People are often shouting about the sins of America in terms of external issues of morality, and what we need to do become a great nation again. Maybe the wicked ways we need humble ourselves and pray about (2 Chron. 7:14), are not the things that America is doing, as much as what we are not doing, caring for widows, orphans, strangers, and the poor, and revealing a nation full of compassion towards all of God’s image bearers. (Duet. 24:17, Exodus 23:9, Duet. 27:19, I John 3:17, Is. 58:7-10 to name a few.)
Jesus was moved with compassion towards all people, at all times; outraged only at those who were more interested in the preservation of themselves and their historic religious identities. Acts 10:38 says it clearly,
“You know the story of what happened in Judea. It began in Galilee after John preached a total life-change. Then Jesus arrived from Nazareth, anointed by God with the Holy Spirit, ready for action. He went through the country helping people and healing everyone who was beaten down by the Devil. He was able to do all this because God was with him. (The MSG)
We are all refugees in a foreign land seeking a safe place to rest our heads, be free from struggling, and find peace in this fleeting moment of time.
For we are strangers before you and sojourners, as all our fathers were. Our days on the earth are like a shadow, and there is no abiding. I Chron. 29:15 (ESV)

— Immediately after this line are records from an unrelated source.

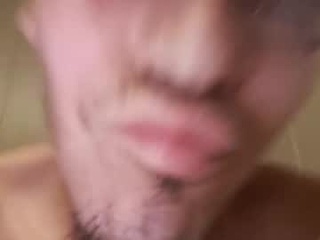 409bigohost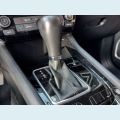 JEEP COMPASS - PRATA - 2023 Foto 6 (Miniatura)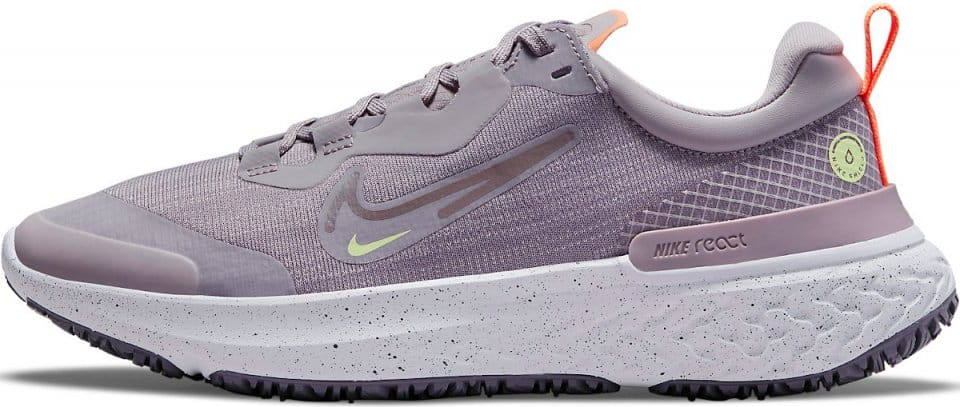 Обувки за бягане Nike React Miler 2 Shield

With issues of sovereignty, it’s crucial that we remember we are all just passing through the place we temporally call home. We are here to glorify God and to grow His Kingdom, with disciples who are relentlessly pursuing Him. We should be radically altered in that pursuit so we are transformed to reflect the character and nature of Jesus!
But our citizenship is in heaven, and from it we await a Savior, the Lord Jesus Christ, Phil 3:20 (ESV)
Maybe our “passions” as American citizens of heaven, need to be re-aligned.
Beloved, I urge you as sojourners and exiles to abstain from the passions of the flesh, which wage war against your soul. Keep your conduct among the Gentiles honorable, so that when they speak against you as evildoers, they may see your good deeds and glorify God on the day of visitation. I pet 2:11 (ESV)
Let us all be people of grace to the Alyans’ and Galips’ of the world. Let’s not appear before God as a nation whose sin was to stand by and idly watch the suffering of others, engorged by our own gluttony, as we turn our eyes from suffering.
Maybe that is the message of the cross.